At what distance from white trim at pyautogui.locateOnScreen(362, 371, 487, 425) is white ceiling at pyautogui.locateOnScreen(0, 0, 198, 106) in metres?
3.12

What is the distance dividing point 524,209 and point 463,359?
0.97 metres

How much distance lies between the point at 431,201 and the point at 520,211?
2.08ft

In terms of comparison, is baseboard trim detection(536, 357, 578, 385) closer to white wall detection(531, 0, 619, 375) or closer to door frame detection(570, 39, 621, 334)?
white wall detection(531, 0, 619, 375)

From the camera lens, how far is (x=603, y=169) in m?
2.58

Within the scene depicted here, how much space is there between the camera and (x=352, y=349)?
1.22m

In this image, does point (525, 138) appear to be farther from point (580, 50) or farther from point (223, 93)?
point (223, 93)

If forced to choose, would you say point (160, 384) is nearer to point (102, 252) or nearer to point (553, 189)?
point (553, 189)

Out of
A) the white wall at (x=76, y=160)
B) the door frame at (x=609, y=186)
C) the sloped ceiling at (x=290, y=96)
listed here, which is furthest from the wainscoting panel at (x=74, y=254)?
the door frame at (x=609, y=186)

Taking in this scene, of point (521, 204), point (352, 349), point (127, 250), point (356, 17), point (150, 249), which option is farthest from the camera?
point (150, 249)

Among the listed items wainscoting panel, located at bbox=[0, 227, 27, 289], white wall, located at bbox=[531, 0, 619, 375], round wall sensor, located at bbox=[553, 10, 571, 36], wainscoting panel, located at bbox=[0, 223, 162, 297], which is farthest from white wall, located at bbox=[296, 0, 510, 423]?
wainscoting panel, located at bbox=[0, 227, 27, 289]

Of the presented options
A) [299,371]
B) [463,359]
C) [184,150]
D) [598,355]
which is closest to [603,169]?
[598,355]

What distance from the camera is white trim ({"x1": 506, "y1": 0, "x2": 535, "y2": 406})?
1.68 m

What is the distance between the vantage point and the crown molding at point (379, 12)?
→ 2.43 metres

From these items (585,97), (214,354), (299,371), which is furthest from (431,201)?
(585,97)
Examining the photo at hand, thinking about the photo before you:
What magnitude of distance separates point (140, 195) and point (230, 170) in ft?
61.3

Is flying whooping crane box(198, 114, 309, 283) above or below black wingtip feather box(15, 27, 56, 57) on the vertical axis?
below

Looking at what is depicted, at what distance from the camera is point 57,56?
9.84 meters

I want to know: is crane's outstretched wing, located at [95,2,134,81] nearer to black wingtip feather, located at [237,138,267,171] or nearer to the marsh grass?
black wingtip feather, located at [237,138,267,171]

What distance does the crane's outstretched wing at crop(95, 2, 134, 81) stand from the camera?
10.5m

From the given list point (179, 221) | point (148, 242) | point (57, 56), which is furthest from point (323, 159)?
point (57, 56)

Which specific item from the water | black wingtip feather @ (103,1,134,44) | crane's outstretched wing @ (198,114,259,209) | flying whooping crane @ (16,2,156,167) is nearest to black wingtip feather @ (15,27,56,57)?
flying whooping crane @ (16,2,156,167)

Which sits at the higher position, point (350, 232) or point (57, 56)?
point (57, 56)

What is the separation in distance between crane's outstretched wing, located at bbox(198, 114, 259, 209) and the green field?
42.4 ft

--

■ Göreviniz
Listede "Examining the photo" geçen satırdan başlayıp "9.84 meters" geçen satırdan sonra durarak bu satırları yeniden yazın. Bu satırlarda "camera" yerine "lens" koyun, geri kalanı aynen bırakın.

■ Tamamlanan görev
Examining the photo at hand, thinking about the photo before you:
What magnitude of distance separates point (140, 195) and point (230, 170) in ft?
61.3

Is flying whooping crane box(198, 114, 309, 283) above or below black wingtip feather box(15, 27, 56, 57) on the vertical axis?
below

Looking at what is depicted, at what distance from the lens is point 57,56?
9.84 meters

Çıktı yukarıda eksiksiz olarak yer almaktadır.